Sales organizations that provide sellers with AI-enabled next best actions are 2.6x more likely to achieve commercial growth, according to a survey by Gartner, Inc., a business and technology insights company. The findings were presented at the Gartner CSO & Sales Leader Conference in Las Vegas. A survey of 227 chief sales officers (CSOs) conducted from August through September 2025 also found that organizations that prioritize upskilling sellers on AI are 2.4x more likely to achieve strong revenue growth. However, the finding also highlights a growing divide between the rapidly expanding capabilities of AI and sellers' ability to apply those capabilities effectively in day-to-day work.
Sales orgs using AI-enabled next best actions are 2.6x more likely to achieve commercial growth.
Upskilling sellers on AI makes organizations 2.4x more likely to achieve strong revenue growth.
Effective sales orgs are redesigning seller workflows, not just layering AI onto existing processes.
Gartner predicts that by 2027, 95% of sellers' research workflows will begin with AI, up from under 20% in 2024.
Human sellers outperform GenAI in helping buyers advance purchase steps, building confidence, understanding needs, and quantifying benefits.
Buying groups with low dysfunction are 13x more likely to report high-quality deals.
"The most effective sales organizations are not simply layering AI onto existing ways of working," said Greg Hessong, Senior Director Analyst in the Gartner Sales practice. "They are redesigning seller workflows so AI can support execution, recommendations and orchestration, while sellers focus their time on the moments where human judgment and customer value matter most."
AI-enabled growth depends not only on technology adoption but also on redesigning sales roles around how work gets done. Sales leaders should redesign roles for an AI-driven environment, align those roles to AI-augmented workflows and prepare future roles to orchestrate AI agents. The need for that shift is becoming more urgent: Gartner predicts that by 2027, 95% of sellers' research workflows will begin with AI, up from less than 20% in 2024.

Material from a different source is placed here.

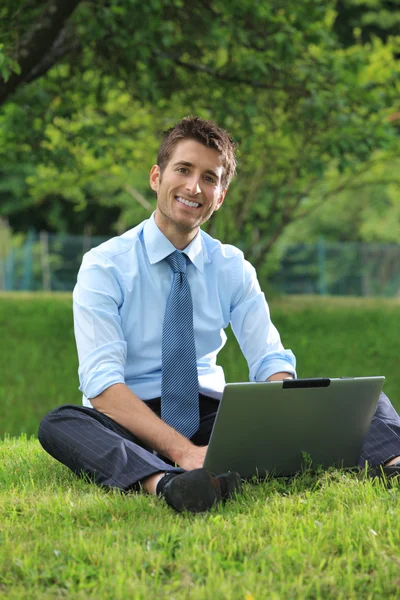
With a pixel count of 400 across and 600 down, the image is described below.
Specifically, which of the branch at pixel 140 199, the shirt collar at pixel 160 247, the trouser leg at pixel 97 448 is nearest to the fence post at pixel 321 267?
the branch at pixel 140 199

Buyer data also clarifies where human sellers still outperform GenAI. A survey of 645 B2B buyers conducted from August through September 2025 found that buyers were:
28 percentage points more likely to say a sales rep helped them advance to the next step in the purchase process than GenAI
32 percentage points more likely to say a rep made them feel confident in the purchase decision
39 percentage points more likely to say a rep understood their needs
21 percentage points more likely to say a rep helped quantify the benefits for their organization
Buyers who spent more time with supplier reps reported the lowest levels of dysfunction, and buying groups with low dysfunction were 13x more likely to report high-quality deals.
AI is well suited to activities such as account research, personalized messaging, signal monitoring and next best actions, while sellers remain differentiated in empathy, judgment, contextual understanding and value framing.
"Sales leaders who win with AI will not ask sellers to do everything they did before, just faster," advised Hessong. "They will build AI-augmented roles that give sellers more capacity to help customers realize value, advance decisions and achieve better outcomes."